The fact related in the Gardener's Monthly of November, 1881, page 341, of a Cactus flowering usually at night, and by exception in the daytime is very interesting, and it would be of great interest to know the name and origin of this plant. From the given notice it might be Cereus triangularis (Haw.); Cereus compressus (Mill.); Cactus triangularis (Lin.); Cactus triangularis aphyllus (Jacq.); which in our climate usually opens at six o'clock in the evening, and lasts till eleven o'clock the following morning. It has fine white flowers, and broad flat epiphyllum-like leaves. Here it flowers very rarely, and only when of some age, and when permitted to fix its aerial roots in some brick wall. Cereus Napoleonis (Grah.); Cereus triangularis major (Salm. not Pfeiffer's), is very near to this, also with white flowers, but which open in the morning and close in the evening of the same day. If this last was not so very scarce, one could think the described Cactus to be a hybrid between the triangularis and Napoleonis. Like some hybrids of Cereus grandiflorus, the well-known night-blooming Cactus, also, has here a different flowering period.

Referring to my letter of 14th of November last, I can now give a new example of the changing of the flowering time of hybrids of Cactus obtained from the night-blooming sorts. There are several such hybrids already known in collections.
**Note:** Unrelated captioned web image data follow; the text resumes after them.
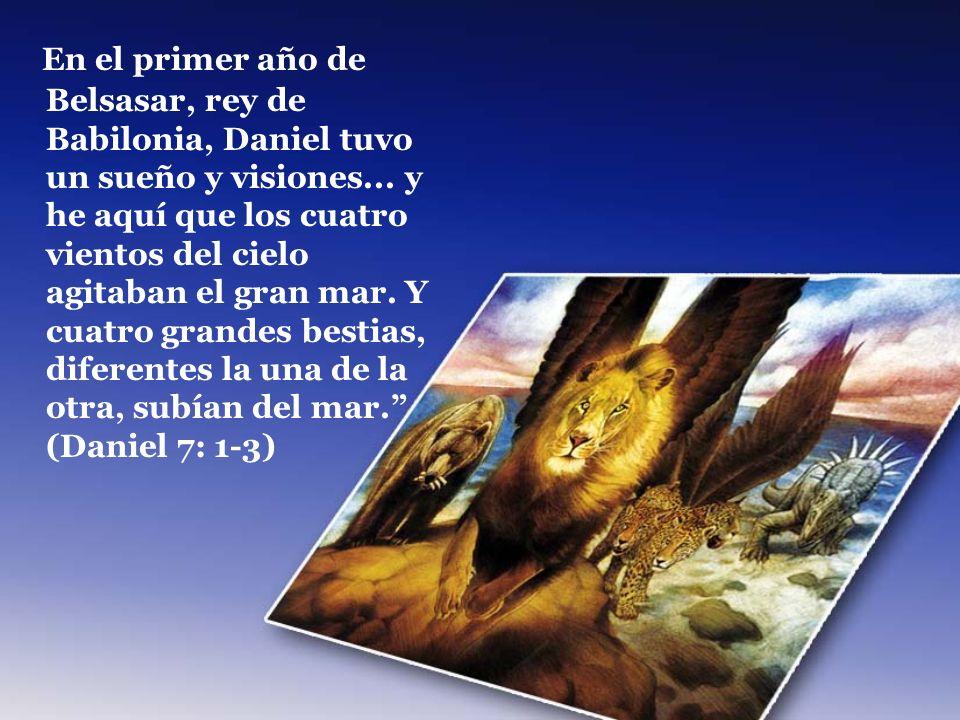 En el primer año de Belsasar, rey de Babilonia, Daniel tuvo un sueño y visiones... y he aquí que los cuatro vientos del cielo agitaban el gran mar. Y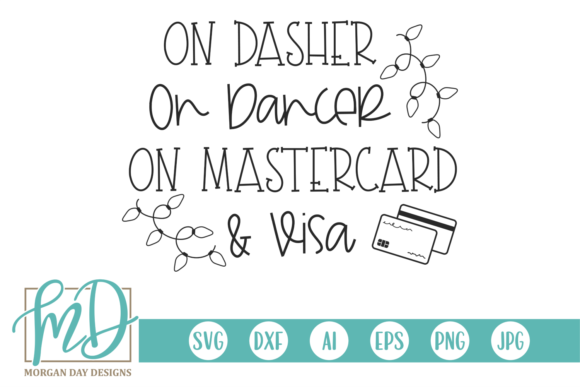 On Dasher on Dancer on MasterCard & Visa Graphic Crafts By Morgan Day Designs
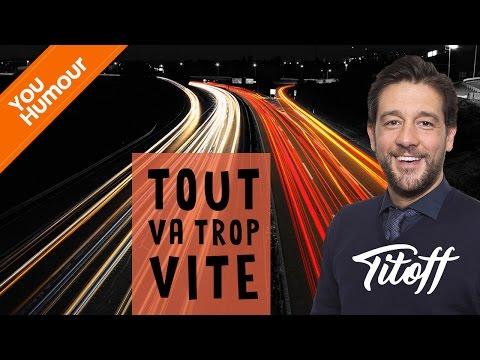TITOFF - Tout va trop vite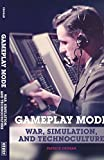 Gameplay Mode: War, Simulation, and Technoculture (Electronic Mediations)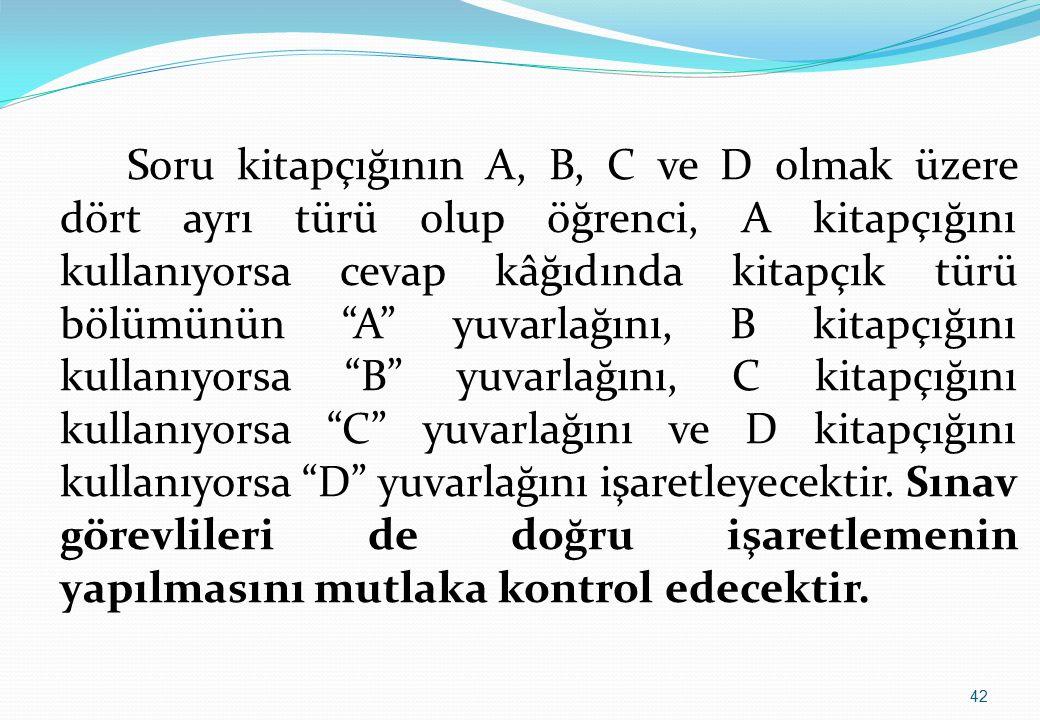 Soru kitapçığının A, B, C ve D olmak üzere dört ayrı türü olup öğrenci, A kitapçığını kullanıyorsa cevap kâğıdında kitapçık türü bölümünün A yuvarlağını, B kitapçığını kullanıyorsa B yuvarlağını, C kitapçığını kullanıyorsa C yuvarlağını ve D kitapçığını kullanıyorsa D yuvarlağını işaretleyecektir.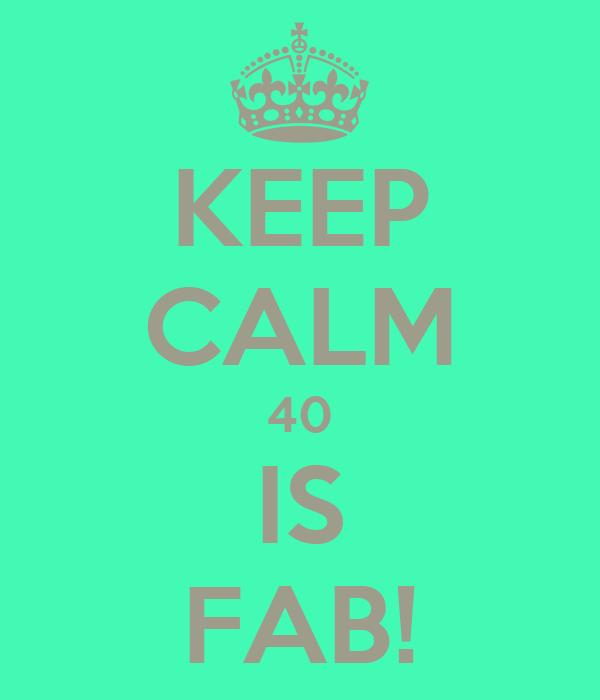 KEEP CALM 40 IS FAB!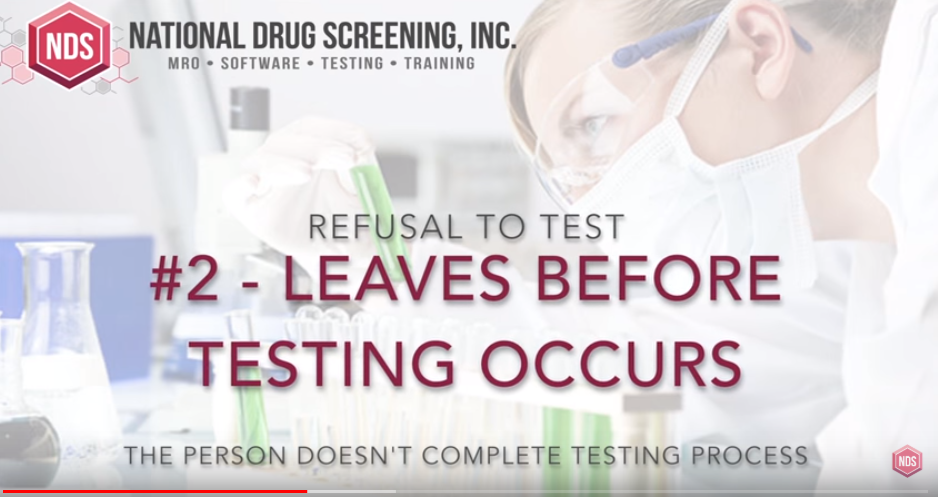 Refuse a Drug Test - Leaving the testing area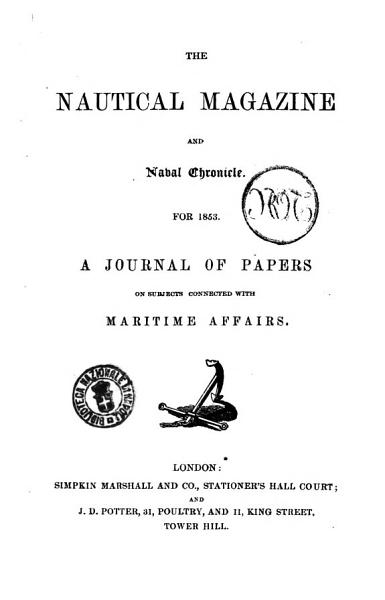 Download The Nautical Magazine and Naval Chronicle    a Journal of Papers on Subjects Connected with Maritime Affairs Book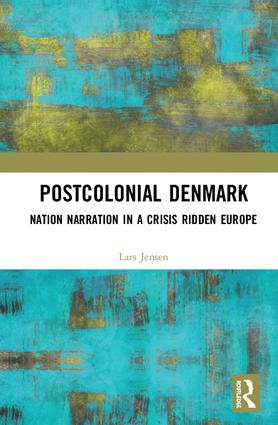 Postcolonial Denmark: Nation Narration in a Crisis Ridden Europe, 1st Edition (Hardback) book cover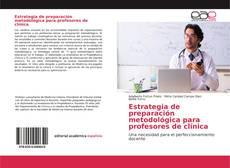 Estrategia de preparación metodológica para profesores de clínica的封面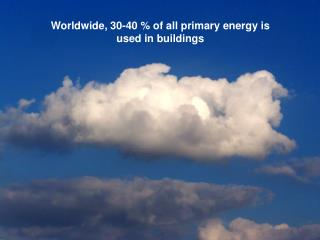 Worldwide, 30-40 % of all primary energy is  used in buildings
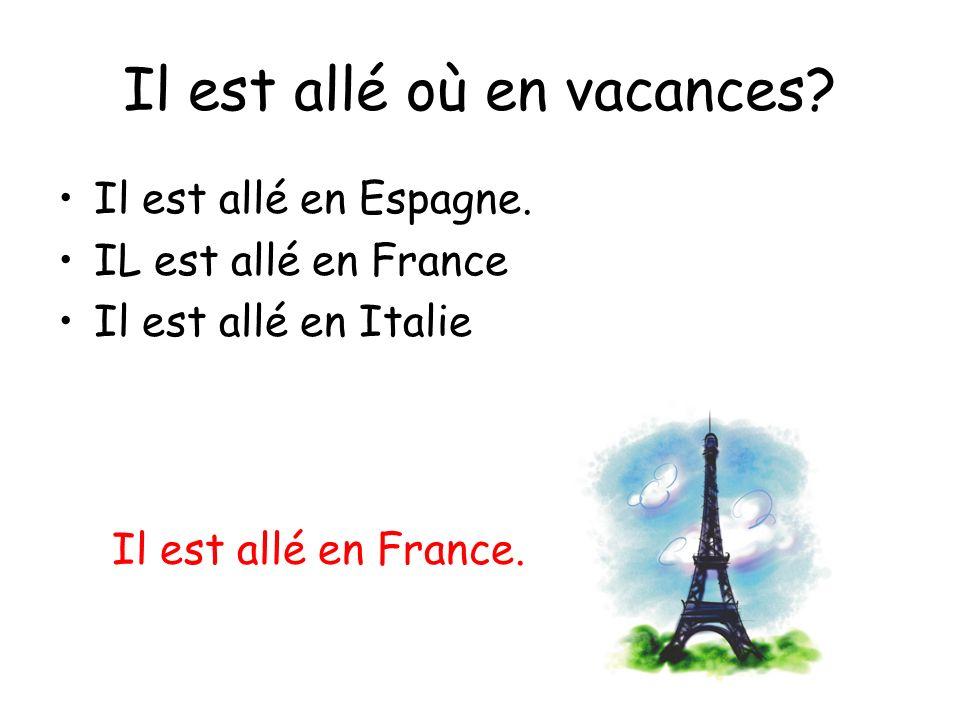 Il est allé où en vacances? Il est allé en Espagne. IL est allé en France Il est allé en Italie Il est allé en France.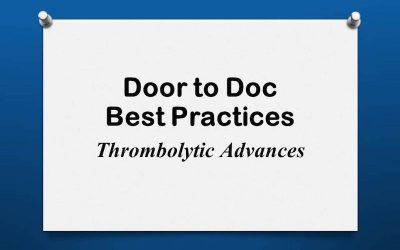 Door to Doc: Thrombolytic Advances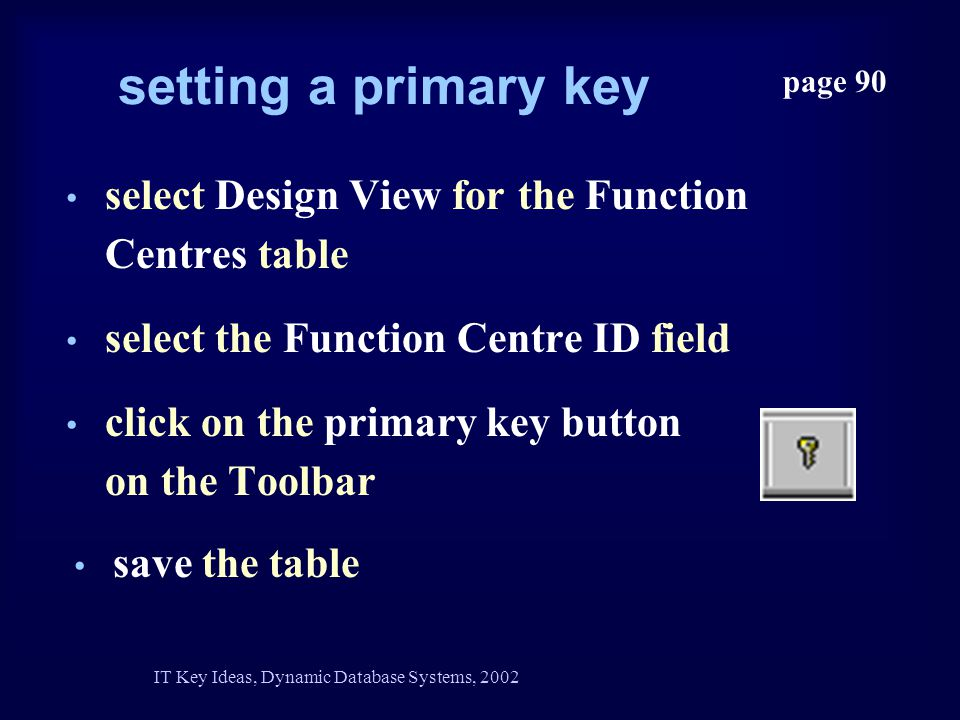 setting a primary key page 90 select Design View for the Function Centres table select the Function Centre ID field click on the primary key button on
Under the name Cereus hybridus spe-ciosus cum grandiflora (Newbert) there is given in the Deutsche Magazin fur garten und Blumen-kunde, Stuttgart, 1881, number 10, page 309-311, description and colored plate of a Cactus obtained from Cereus speciosus crossed with Cereus grandiflorus. It has somewhat the form of the last and much of the color of the first. The flowers of this hybrid open in the evening, and last till the middle of the following day ; it has scarcely any smell. This is a new proof that hybrids between night-blooming and other Cactuses have an intermediate period of flowering.